(Image-based spatial reasoning data)
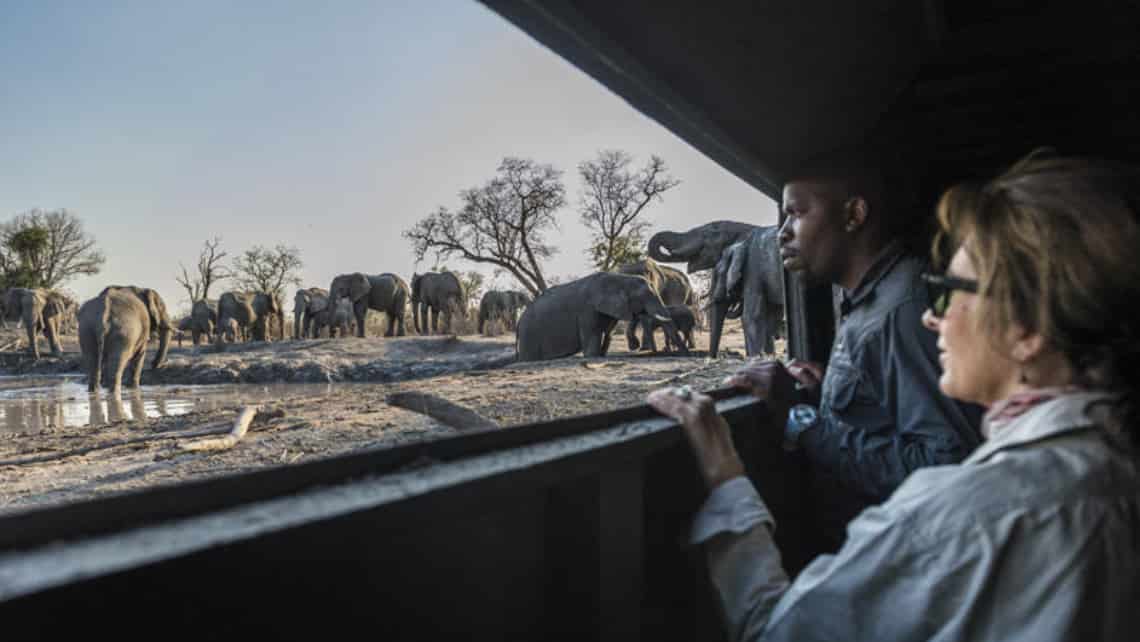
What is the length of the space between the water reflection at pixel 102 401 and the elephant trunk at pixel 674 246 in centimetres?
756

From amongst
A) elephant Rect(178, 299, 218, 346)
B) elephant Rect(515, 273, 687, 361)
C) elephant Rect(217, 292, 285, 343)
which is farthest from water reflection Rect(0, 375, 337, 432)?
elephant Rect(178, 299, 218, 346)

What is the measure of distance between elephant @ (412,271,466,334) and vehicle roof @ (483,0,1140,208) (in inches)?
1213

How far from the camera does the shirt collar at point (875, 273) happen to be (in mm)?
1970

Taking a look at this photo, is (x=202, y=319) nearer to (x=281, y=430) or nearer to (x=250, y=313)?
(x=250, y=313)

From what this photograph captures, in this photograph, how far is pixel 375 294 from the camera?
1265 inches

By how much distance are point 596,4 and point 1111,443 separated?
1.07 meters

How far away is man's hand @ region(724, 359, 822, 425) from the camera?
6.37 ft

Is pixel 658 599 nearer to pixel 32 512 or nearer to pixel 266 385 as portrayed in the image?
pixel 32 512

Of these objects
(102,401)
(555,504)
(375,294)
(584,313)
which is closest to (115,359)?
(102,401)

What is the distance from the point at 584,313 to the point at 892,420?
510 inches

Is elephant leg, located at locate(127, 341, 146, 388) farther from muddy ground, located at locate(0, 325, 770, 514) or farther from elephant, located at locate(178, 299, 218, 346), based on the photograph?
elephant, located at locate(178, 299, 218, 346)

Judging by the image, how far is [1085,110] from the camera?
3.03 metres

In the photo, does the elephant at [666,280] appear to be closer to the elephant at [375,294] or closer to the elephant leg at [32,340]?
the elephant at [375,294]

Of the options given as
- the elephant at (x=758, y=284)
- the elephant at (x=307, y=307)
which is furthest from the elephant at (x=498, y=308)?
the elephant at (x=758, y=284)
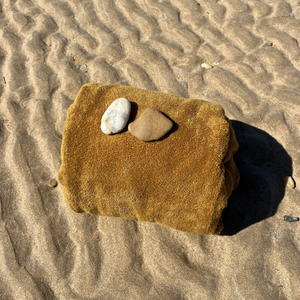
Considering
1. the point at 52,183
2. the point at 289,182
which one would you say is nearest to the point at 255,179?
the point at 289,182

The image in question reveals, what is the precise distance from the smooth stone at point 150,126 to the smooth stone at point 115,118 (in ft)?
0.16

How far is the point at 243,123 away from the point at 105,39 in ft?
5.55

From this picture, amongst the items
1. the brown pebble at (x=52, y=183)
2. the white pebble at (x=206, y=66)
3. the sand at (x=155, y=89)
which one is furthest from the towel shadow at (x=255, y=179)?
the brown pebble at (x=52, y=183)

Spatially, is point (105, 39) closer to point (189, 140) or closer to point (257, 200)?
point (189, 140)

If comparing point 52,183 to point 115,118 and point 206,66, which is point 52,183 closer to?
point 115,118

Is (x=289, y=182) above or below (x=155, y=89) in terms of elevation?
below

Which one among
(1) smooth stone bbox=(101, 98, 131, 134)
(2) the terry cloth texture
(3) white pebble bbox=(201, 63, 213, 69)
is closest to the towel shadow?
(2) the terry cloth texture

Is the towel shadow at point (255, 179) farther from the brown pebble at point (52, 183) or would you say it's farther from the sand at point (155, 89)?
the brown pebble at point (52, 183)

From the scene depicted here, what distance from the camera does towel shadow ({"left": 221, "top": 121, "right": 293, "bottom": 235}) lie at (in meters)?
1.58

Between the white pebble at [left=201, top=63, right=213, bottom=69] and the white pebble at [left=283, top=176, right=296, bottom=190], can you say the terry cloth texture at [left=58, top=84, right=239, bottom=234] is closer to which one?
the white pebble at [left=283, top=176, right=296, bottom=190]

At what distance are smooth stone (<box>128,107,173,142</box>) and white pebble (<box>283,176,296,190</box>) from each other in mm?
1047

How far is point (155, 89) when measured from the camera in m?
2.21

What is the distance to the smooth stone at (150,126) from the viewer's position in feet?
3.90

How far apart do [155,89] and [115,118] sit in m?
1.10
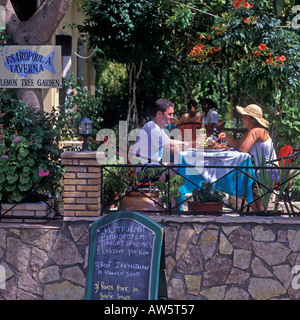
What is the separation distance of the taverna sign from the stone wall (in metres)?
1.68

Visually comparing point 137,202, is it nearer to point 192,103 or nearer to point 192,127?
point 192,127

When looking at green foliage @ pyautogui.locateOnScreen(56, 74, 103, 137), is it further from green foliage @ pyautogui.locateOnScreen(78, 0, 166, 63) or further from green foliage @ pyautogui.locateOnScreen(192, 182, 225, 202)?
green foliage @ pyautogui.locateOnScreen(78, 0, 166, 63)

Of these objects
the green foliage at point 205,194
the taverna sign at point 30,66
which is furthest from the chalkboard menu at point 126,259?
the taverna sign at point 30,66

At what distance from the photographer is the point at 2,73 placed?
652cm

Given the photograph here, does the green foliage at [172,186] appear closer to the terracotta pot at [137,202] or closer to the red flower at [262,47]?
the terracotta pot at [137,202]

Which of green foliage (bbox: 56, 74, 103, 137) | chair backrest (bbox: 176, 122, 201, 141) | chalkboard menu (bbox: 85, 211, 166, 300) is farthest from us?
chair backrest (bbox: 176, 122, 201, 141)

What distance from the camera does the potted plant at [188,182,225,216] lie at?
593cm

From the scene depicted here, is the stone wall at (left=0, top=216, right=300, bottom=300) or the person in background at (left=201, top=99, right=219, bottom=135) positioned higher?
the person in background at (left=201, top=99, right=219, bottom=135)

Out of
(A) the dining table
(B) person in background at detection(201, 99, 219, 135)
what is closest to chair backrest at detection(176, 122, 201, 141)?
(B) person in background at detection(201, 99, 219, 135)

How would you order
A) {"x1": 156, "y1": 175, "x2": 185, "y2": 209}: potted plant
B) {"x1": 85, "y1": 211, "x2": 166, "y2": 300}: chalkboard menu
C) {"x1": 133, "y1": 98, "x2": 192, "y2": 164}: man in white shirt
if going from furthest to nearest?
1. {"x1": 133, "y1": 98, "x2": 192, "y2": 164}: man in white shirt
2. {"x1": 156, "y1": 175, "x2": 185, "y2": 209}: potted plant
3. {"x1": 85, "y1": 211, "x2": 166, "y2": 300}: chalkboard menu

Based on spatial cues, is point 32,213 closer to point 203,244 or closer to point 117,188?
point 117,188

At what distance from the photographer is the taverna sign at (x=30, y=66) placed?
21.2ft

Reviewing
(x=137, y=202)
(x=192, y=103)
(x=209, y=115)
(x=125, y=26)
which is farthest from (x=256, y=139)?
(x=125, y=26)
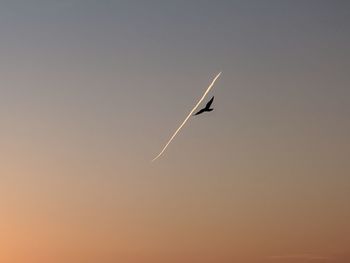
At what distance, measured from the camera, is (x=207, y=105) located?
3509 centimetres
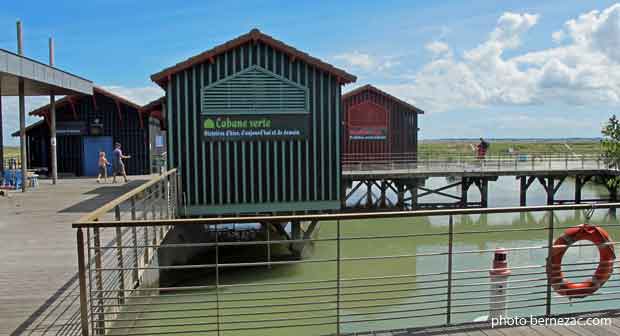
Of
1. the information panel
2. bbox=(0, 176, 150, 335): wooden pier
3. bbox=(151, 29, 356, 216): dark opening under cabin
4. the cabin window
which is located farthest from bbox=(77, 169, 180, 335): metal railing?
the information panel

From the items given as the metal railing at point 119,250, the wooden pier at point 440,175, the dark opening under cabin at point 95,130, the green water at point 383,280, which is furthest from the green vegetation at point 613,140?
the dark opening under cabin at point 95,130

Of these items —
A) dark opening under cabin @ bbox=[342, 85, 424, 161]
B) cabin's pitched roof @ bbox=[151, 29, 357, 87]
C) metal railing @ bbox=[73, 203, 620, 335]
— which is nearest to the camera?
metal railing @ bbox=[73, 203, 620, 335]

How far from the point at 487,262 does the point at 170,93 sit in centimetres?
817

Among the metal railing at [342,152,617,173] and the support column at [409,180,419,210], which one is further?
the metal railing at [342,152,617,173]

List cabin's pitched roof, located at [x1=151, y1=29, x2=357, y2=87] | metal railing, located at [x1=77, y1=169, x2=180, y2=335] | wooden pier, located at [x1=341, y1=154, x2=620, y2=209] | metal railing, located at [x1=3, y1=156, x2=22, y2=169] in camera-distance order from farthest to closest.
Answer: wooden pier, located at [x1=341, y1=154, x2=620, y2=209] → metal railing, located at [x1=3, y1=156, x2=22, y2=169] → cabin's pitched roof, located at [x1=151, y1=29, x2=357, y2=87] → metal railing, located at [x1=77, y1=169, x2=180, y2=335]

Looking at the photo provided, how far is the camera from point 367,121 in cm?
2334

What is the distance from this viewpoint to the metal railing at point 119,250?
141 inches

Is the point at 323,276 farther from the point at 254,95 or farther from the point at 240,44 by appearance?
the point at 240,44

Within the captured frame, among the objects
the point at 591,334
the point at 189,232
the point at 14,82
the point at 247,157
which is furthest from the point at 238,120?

## EXERCISE TASK
Everything from the line containing "Looking at the" through the last line of the records must be given again exactly; leave out all other lines.

## SOLUTION FOR THIS TASK
Looking at the photo provided, how far is the camera from point 367,121 in cm?
2334

What is the distance from this viewpoint to the metal railing at point 119,250?
141 inches

Is the point at 323,276 farther from the point at 254,95 or farther from the point at 240,44 by appearance?
the point at 240,44

Within the captured frame, among the objects
the point at 591,334
the point at 189,232
the point at 14,82
the point at 247,157
which is furthest from the point at 238,120?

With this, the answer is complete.